Önce kendiniz mutlu olun
Aslında, ilişkinizin sağlıklı bir şekilde ilerlemesi için, öncelikli olarak siz huzurlu ve mutlu olmalısınız. Önce kendinize yatırım yapın, kendinizi yönetin. Kendinize değer verdiğinizde, bu durumu karşı tarafa da yansıtabilirsiniz.

Gerçekten mutlu olmak bu kadar mı kolay ama biz mi zorlaştırıyoruz? Bu noktada Murzaev şöyle diyor: “Bilinen bir felsefe vardır; cehennem de, cennet de içimizdedir. Mutlu olmak için basit bir yöntem var. Moraliniz bozulursa, geçmişe dönün! En sevdiğiniz filmi hatırlayın. Güzel anılar gözünüzün önüne geldi mi? Çocukluk anılarınızı veya sizi heyecanlandıran zamanları düşünün. Sizlere kahkaha attıran bir anı seçin ve o anı zihninizde canlandırın. Çünkü, bedenin hücre hafızasında o an mutlaka yer alıyordur. Sadece beyin değil; tüm hücrelerimizin hafızası mevcuttur. Sağlıklı ve mutlu olmayı hatırlatacak anılar vardır; o anlara döndüğünüzde vücudunuz o anı hatırlar ve o zaman ile aynı davranışı gösterir. İnsanlar genelde geçmişte olumsuz şeyler aramaktadırlar.”

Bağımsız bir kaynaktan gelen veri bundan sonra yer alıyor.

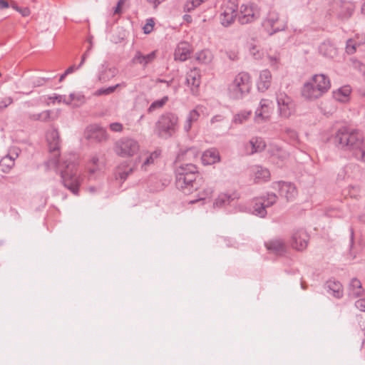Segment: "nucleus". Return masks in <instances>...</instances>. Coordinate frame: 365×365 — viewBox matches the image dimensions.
<instances>
[{
  "instance_id": "1",
  "label": "nucleus",
  "mask_w": 365,
  "mask_h": 365,
  "mask_svg": "<svg viewBox=\"0 0 365 365\" xmlns=\"http://www.w3.org/2000/svg\"><path fill=\"white\" fill-rule=\"evenodd\" d=\"M46 139L50 153L47 165L52 168L61 167V176L64 186L73 194L77 195L81 178L77 175V165L71 159L69 161L68 160L63 161L62 164L59 163L61 140L58 130L52 129L48 131Z\"/></svg>"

Mutluluktan bahsettiğimizde, hücre hafızamızda olumlu bilgileri kaydetmek çoğu zaman güçleşiyor. Murzaev, bunun zaman gerektiğini vurguluyor. “Olumsuz bir durumu olumlu hale getirmek için 21 gün gerekiyor. Bu olumlu durumu sabitlemekte 40 gün alıyor. Hayatın zorlukları, aslında kendi değişimimizi sağlamakta yatar; olumsuzların yerine olumlu olanları koymakta…” derken, hayatı güzelleştirmenin yollarından biri de seyahat etmektir. Uzaklara gitmek gerekmiyor, sadece sokağa çıkmak bile ruhunuza iyi gelir. Ayrıca, her gün vücudunuzda 20 milyon hücre ölüyor. Onların yeniden canlanabilmesi için, yeni kitaplar, yeni dostluklar, yeni manzaralar gerekmektedir. Hayat zordur diyenlere, yaşam her daim zor olacaktır. Küçük şeylerin tadını çıkarın. Sevgi de fazlasıyla önemlidir. Sekiz saniyede sevginizi başka bir insana iletebilirsiniz! Bu şekilde küçük adımlarla büyük değişimler yapabilirsiniz. Evet, ufak şeylerden başlamalıyız. Güzel bir yöntem daha var; her gün bir iyilik yapmak. Yaptığınız iyilik, titreşim olarak size geri döner. Bu dünyada her şey titreşimden oluşurken, gönderdiğiniz her iyilik mutlaka size geri gelecektir! Ayrıca, sabahları gülerek uyanmaya özen gösterin. ‘Yaşıyorum!’ diye bağırarak güne merhaba deyin; o günün enerjisini topladığınızdan emin olacaksınız. Akşamları ise ‘bugün çok güzel bir gün geçirdim, iyi ki varım.’ diyerek, kendinizi mutlu edin. Unutmayın, her eyleminiz hücrelerinize işleyecek ve kaydedecektir. Hayat, sadece yıllardan oluşmaz, yaşadığımız güzel anlardan oluşur. Yaşadığınız her anın tadını çıkarın.